[[ SOURCE EXTRACT open ]]

Source code for mldft.datagen.datasets.qmugs

"""QMUGS datasets.

Multiple possible subsets of the QMUGS dataset are defined.
"""

import os
from pathlib import Path

import numpy as np
import polars
from loguru import logger
from rdkit import Chem
from tqdm import tqdm

from mldft.datagen.datasets.dataset import DataGenDataset
from mldft.utils.download import download_file, extract_tar
from mldft.utils.molecules import load_charges_and_positions_sdf



[docs]
def get_bin_from_num_atoms(num_heavy_atoms: int):
    """Get the bin of the molecule based on the number of heavy atoms.

    Under 10 will be mapped to -1, 10-15 to 0, 16-20 to 1 and so on.

    Args:
        num_heavy_atoms: Number of heavy atoms in the molecule.

    Returns:
        int: The bin of the molecule.
    """
    if num_heavy_atoms > 15:
        return (num_heavy_atoms - 1) // 5 - 2
    elif num_heavy_atoms > 9:
        return 0
    return -1



def extract_elements_from_smiles(smiles: str) -> set[int]:
    # Extract elements from the SMILES string considering potential stereochemistry annotations
    mol = Chem.MolFromSmiles(smiles)
    mol = Chem.AddHs(mol)
    return {atom.GetAtomicNum() for atom in mol.GetAtoms()}



[docs]
class QMUGS(DataGenDataset):
    """QMUGS dataset.

[[ SOURCE EXTRACT closed ]]

= EXERCISE DETAILS =
Could you carry on the QMUGS dataset source code above from the point where it stops?

[[ GIVEN DATA open ]]

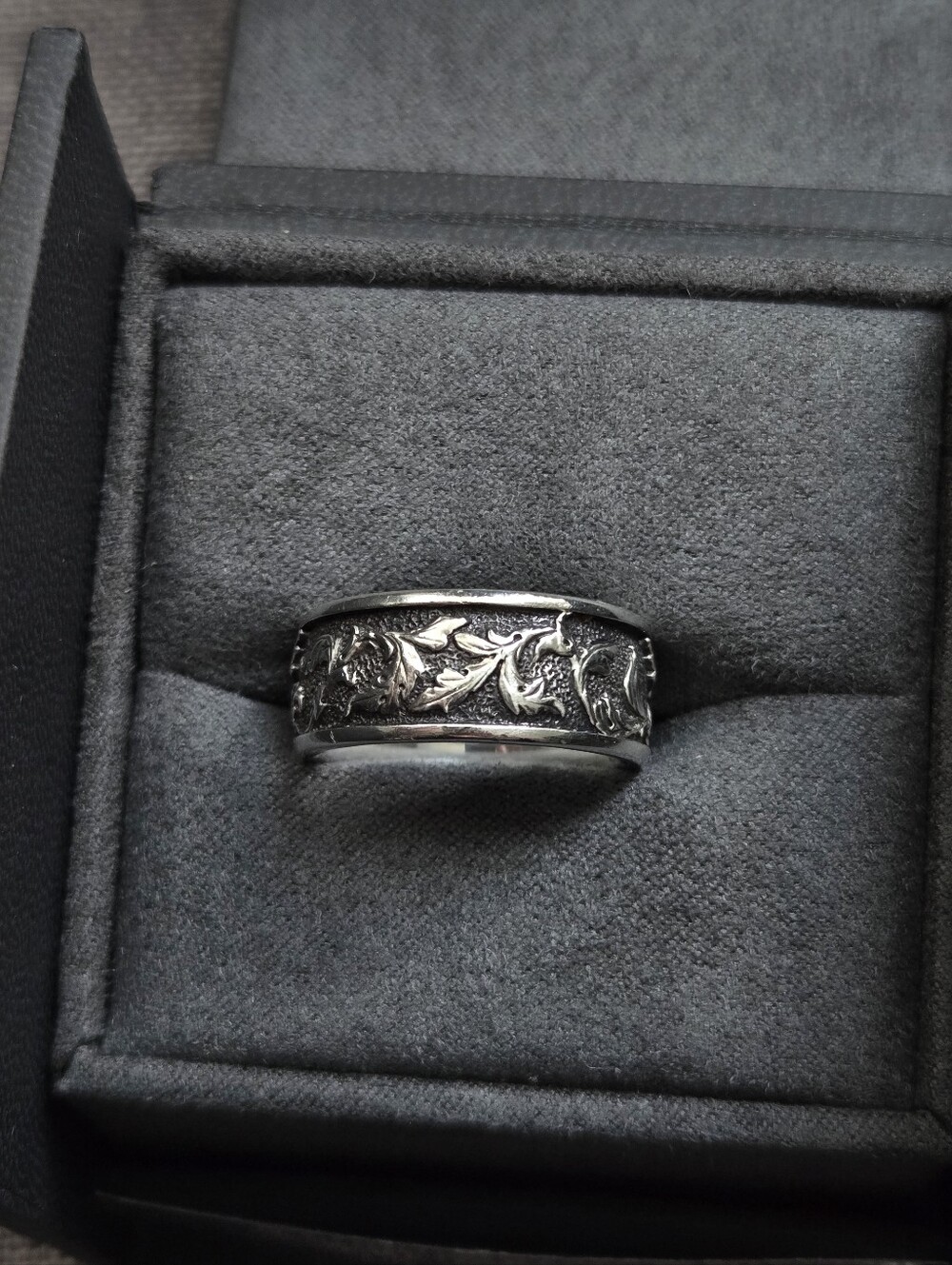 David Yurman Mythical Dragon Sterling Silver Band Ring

[[ GIVEN DATA closed ]]
[[ GIVEN DATA open ]]

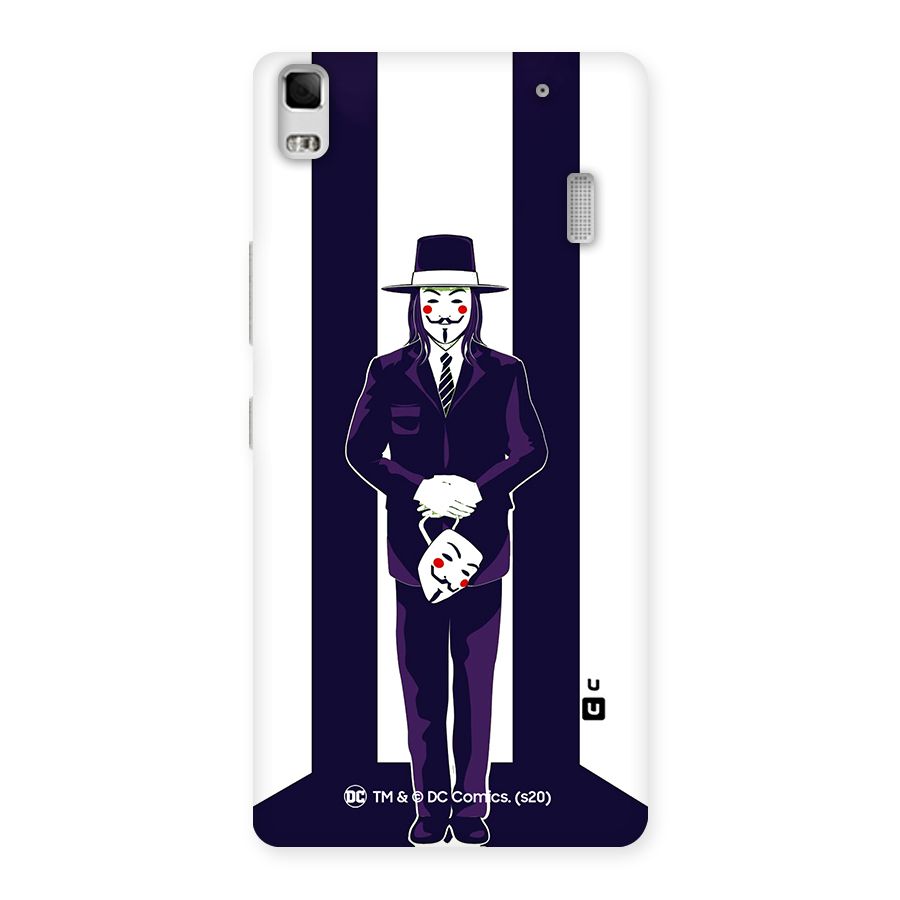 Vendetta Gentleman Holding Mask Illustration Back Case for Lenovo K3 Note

[[ GIVEN DATA closed ]]
[[ GIVEN DATA open ]]

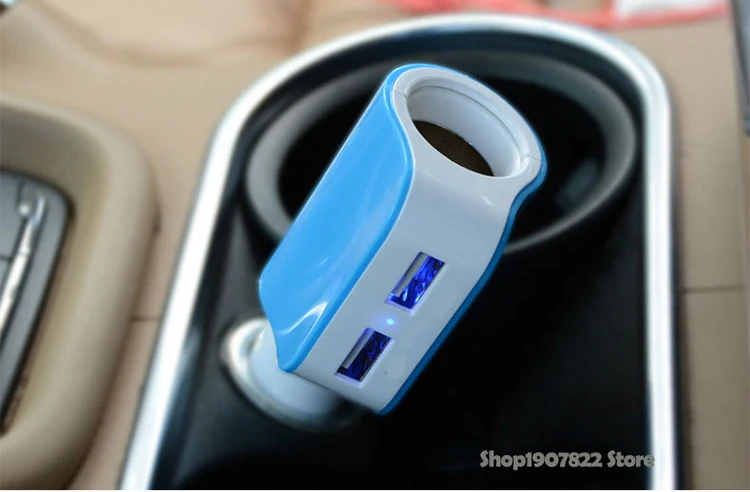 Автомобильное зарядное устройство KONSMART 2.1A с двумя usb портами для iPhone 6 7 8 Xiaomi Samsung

[[ GIVEN DATA closed ]]

= RESPONSE FOR THIS EXERCISE =
    This includes the whole dataset with 2 million molecules. The ids of the molecules are given by
    3 * chembl_id + conf_id, where conf_id is 0, 1 or 2.
    """


[docs]
    def __init__(
        self,
        raw_data_dir: str,
        kohn_sham_data_dir: str,
        label_dir: str,
        filename: str,
        name: str = "QMUGS",
        num_processes: int = 1,
        allowed_atomic_numbers: tuple[int] = (1, 6, 7, 8, 9),
    ):
        """Initialize the QMUGS dataset."""
        self.allowed_atomic_numbers = np.array(allowed_atomic_numbers)
        super().__init__(
            raw_data_dir=raw_data_dir,
            kohn_sham_data_dir=kohn_sham_data_dir,
            label_dir=label_dir,
            filename=filename,
            name=name,
            num_processes=num_processes,
        )
        self.filename = filename
        structure_info_path = self.raw_data_dir.parent / "structure_info.csv"
        if structure_info_path.exists():
            self.structure_info = polars.read_csv(structure_info_path)
        else:
            # This is not in download, to enable to update the csv file creation without having to download again
            csv_file = self.raw_data_dir.parent / "summary.csv"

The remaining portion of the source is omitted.